WHAT THE EXERCISE ASKS: Transcribe each line of the listing below word for word, omitting the pictures.

PROVIDED ENTRIES:
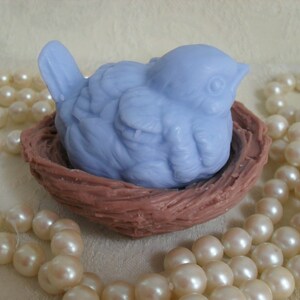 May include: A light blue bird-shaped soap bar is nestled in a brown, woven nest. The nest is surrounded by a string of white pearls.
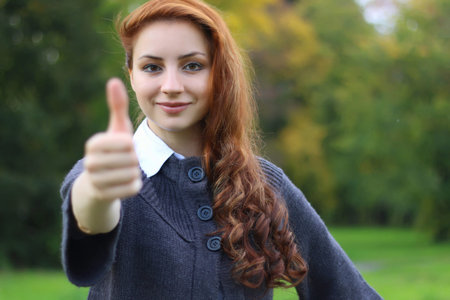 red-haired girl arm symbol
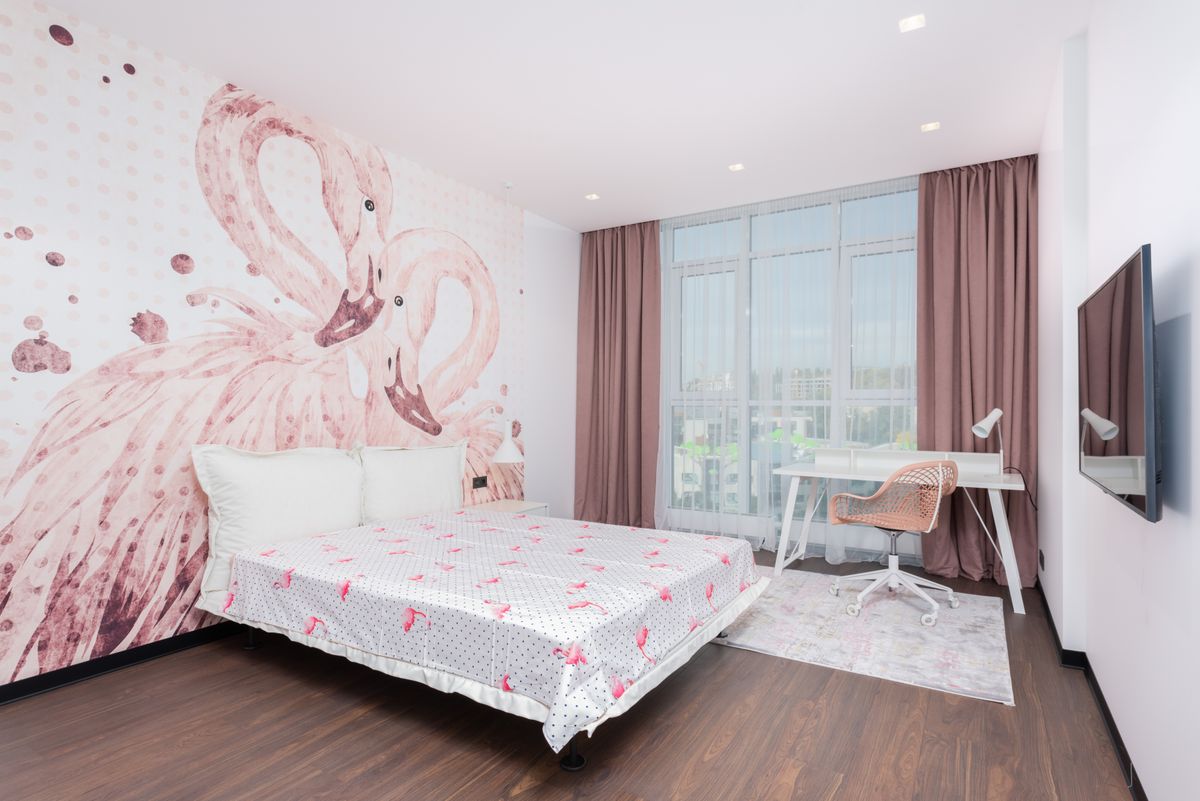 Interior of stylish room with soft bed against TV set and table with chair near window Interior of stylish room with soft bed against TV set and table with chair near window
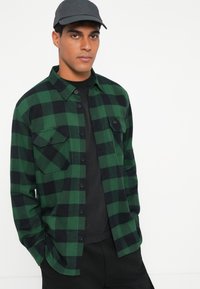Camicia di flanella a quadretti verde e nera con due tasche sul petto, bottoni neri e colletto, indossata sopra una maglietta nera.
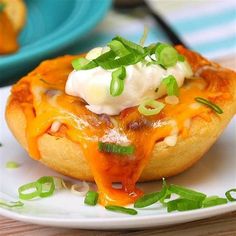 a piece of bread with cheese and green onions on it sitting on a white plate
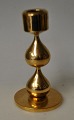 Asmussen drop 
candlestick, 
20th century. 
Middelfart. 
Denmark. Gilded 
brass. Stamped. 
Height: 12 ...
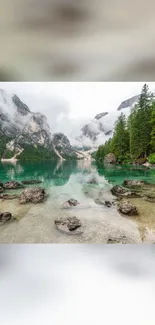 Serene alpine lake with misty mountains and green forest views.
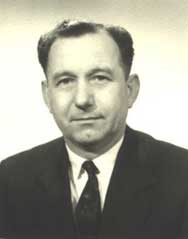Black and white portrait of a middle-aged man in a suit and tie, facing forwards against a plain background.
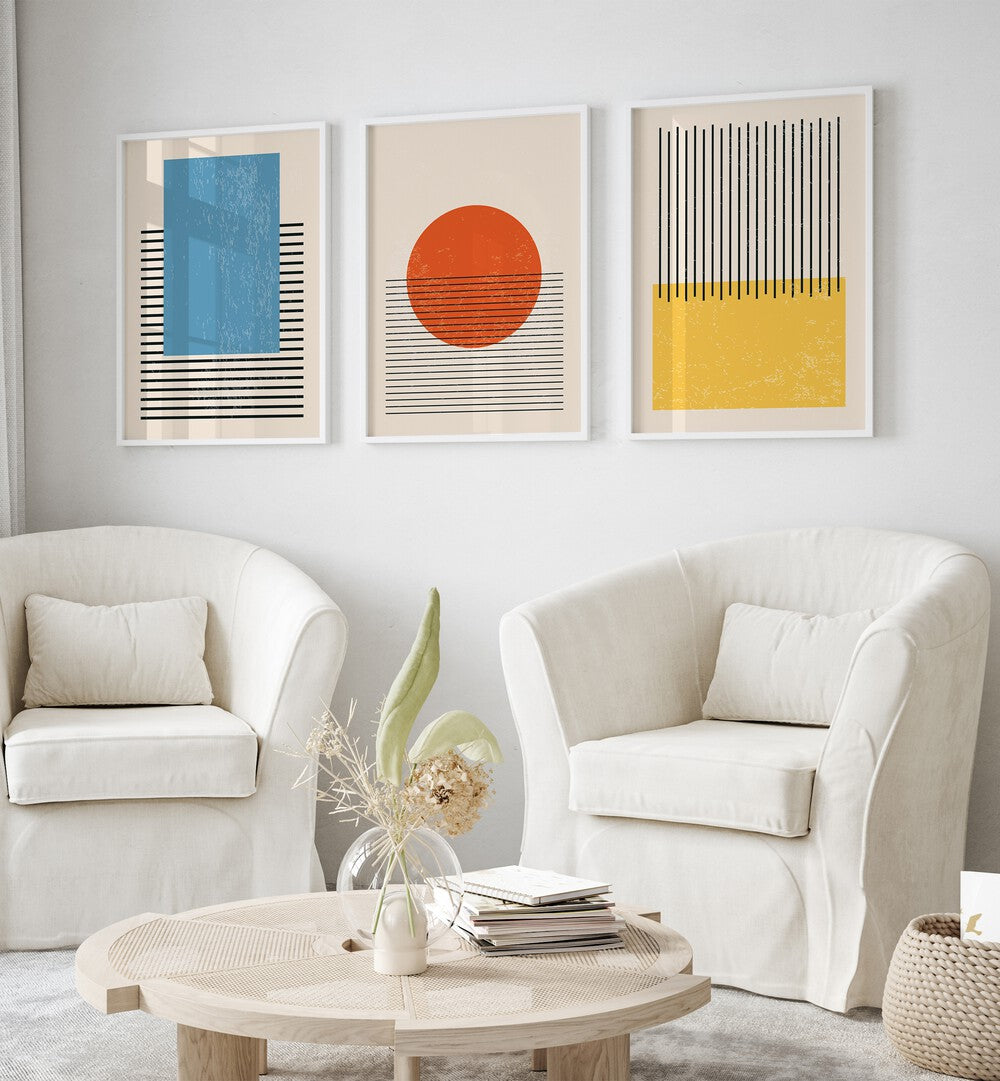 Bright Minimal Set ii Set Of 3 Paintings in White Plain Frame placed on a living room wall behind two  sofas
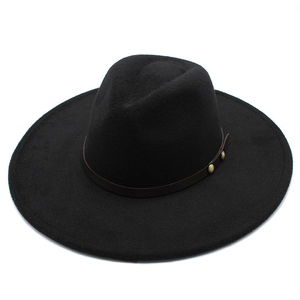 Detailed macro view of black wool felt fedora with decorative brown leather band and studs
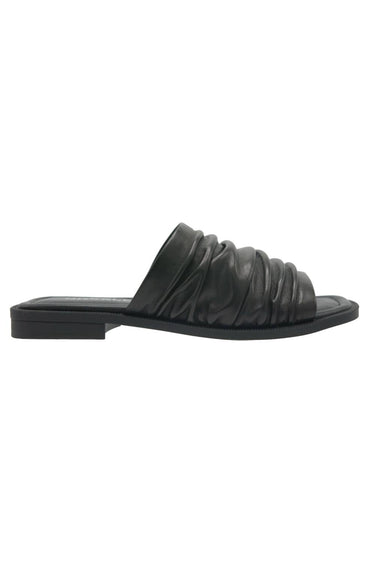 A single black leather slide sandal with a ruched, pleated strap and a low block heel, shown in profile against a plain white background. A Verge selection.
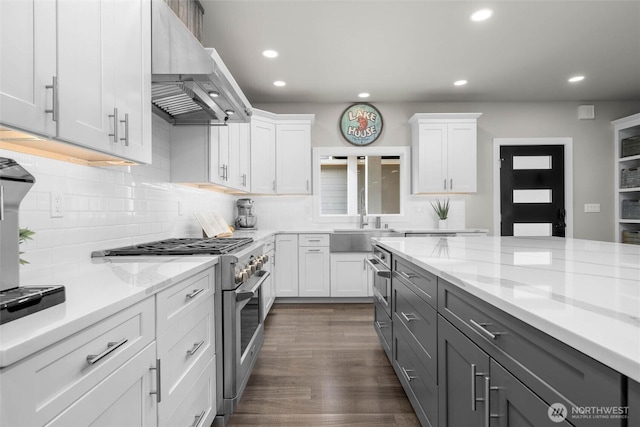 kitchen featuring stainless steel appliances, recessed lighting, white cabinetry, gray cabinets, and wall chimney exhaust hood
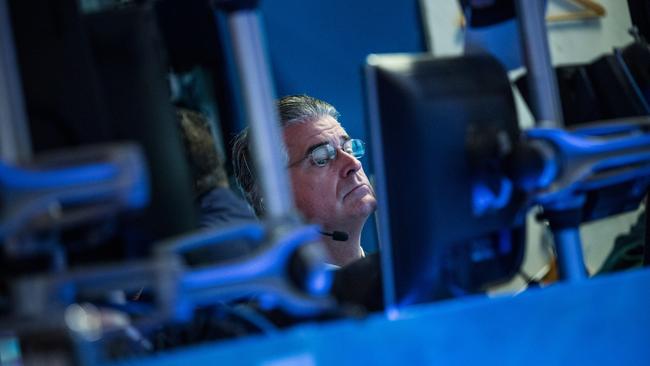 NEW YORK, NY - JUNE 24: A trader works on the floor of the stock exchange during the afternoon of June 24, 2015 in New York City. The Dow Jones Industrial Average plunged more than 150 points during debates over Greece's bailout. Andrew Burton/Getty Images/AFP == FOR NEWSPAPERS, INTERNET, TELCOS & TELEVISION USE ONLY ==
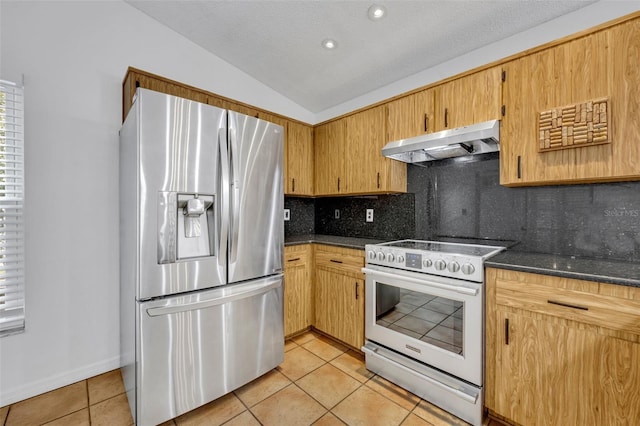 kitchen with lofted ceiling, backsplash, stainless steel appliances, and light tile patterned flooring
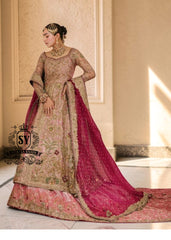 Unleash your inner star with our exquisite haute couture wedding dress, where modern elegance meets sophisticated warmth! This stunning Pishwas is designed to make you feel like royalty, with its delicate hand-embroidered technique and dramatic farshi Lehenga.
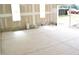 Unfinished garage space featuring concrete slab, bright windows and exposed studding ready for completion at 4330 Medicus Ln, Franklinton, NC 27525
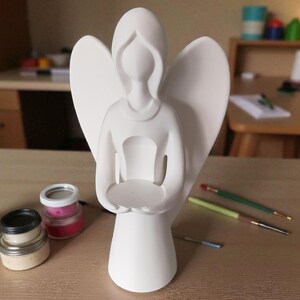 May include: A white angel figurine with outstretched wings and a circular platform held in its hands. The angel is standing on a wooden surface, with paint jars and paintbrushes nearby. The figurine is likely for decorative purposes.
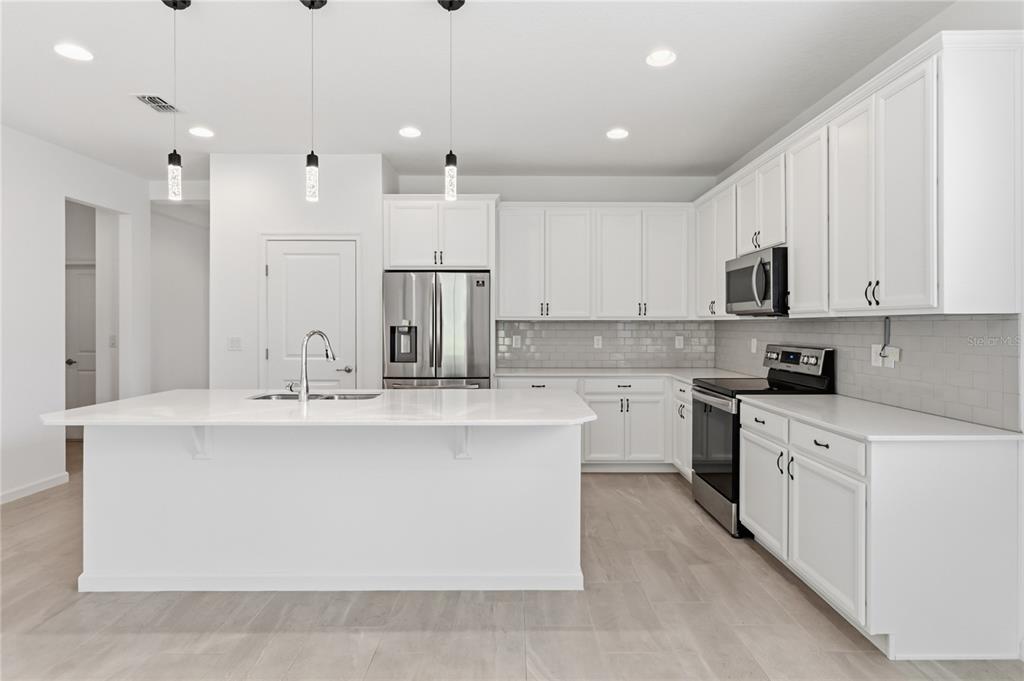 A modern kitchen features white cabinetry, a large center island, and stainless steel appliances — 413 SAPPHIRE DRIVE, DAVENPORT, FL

EXERCISE RESPONSE:
 May include: A light blue bird-shaped soap bar is nestled in a brown, woven nest. The nest is surrounded by a string of white pearls.
 red-haired girl arm symbol
 Interior of stylish room with soft bed against TV set and table with chair near window Interior of stylish room with soft bed against TV set and table with chair near window
Camicia di flanella a quadretti verde e nera con due tasche sul petto, bottoni neri e colletto, indossata sopra una maglietta nera.
 a piece of bread with cheese and green onions on it sitting on a white plate
 Asmussen drop 
candlestick, 
20th century. 
Middelfart. 
Denmark. Gilded 
brass. Stamped. 
Height: 12 ...
 Serene alpine lake with misty mountains and green forest views.
Black and white portrait of a middle-aged man in a suit and tie, facing forwards against a plain background.
 Bright Minimal Set ii Set Of 3 Paintings in White Plain Frame placed on a living room wall behind two  sofas
 Detailed macro view of black wool felt fedora with decorative brown leather band and studs
 A single black leather slide sandal with a ruched, pleated strap and a low block heel, shown in profile against a plain white background. A Verge selection.
 kitchen featuring stainless steel appliances, recessed lighting, white cabinetry, gray cabinets, and wall chimney exhaust hood
 NEW YORK, NY - JUNE 24: A trader works on the floor of the stock exchange during the afternoon of June 24, 2015 in New York City. The Dow Jones Industrial Average plunged more than 150 points during debates over Greece's bailout. Andrew Burton/Getty Images/AFP == FOR NEWSPAPERS, INTERNET, TELCOS & TELEVISION USE ONLY ==
 kitchen with lofted ceiling, backsplash, stainless steel appliances, and light tile patterned flooring
 Unleash your inner star with our exquisite haute couture wedding dress, where modern elegance meets sophisticated warmth! This stunning Pishwas is designed to make you feel like royalty, with its delicate hand-embroidered technique and dramatic farshi Lehenga.
 Unfinished garage space featuring concrete slab, bright windows and exposed studding ready for completion at 4330 Medicus Ln, Franklinton, NC 27525
 May include: A white angel figurine with outstretched wings and a circular platform held in its hands. The angel is standing on a wooden surface, with paint jars and paintbrushes nearby. The figurine is likely for decorative purposes.
 A modern kitchen features white cabinetry, a large center island, and stainless steel appliances — 413 SAPPHIRE DRIVE, DAVENPORT, FL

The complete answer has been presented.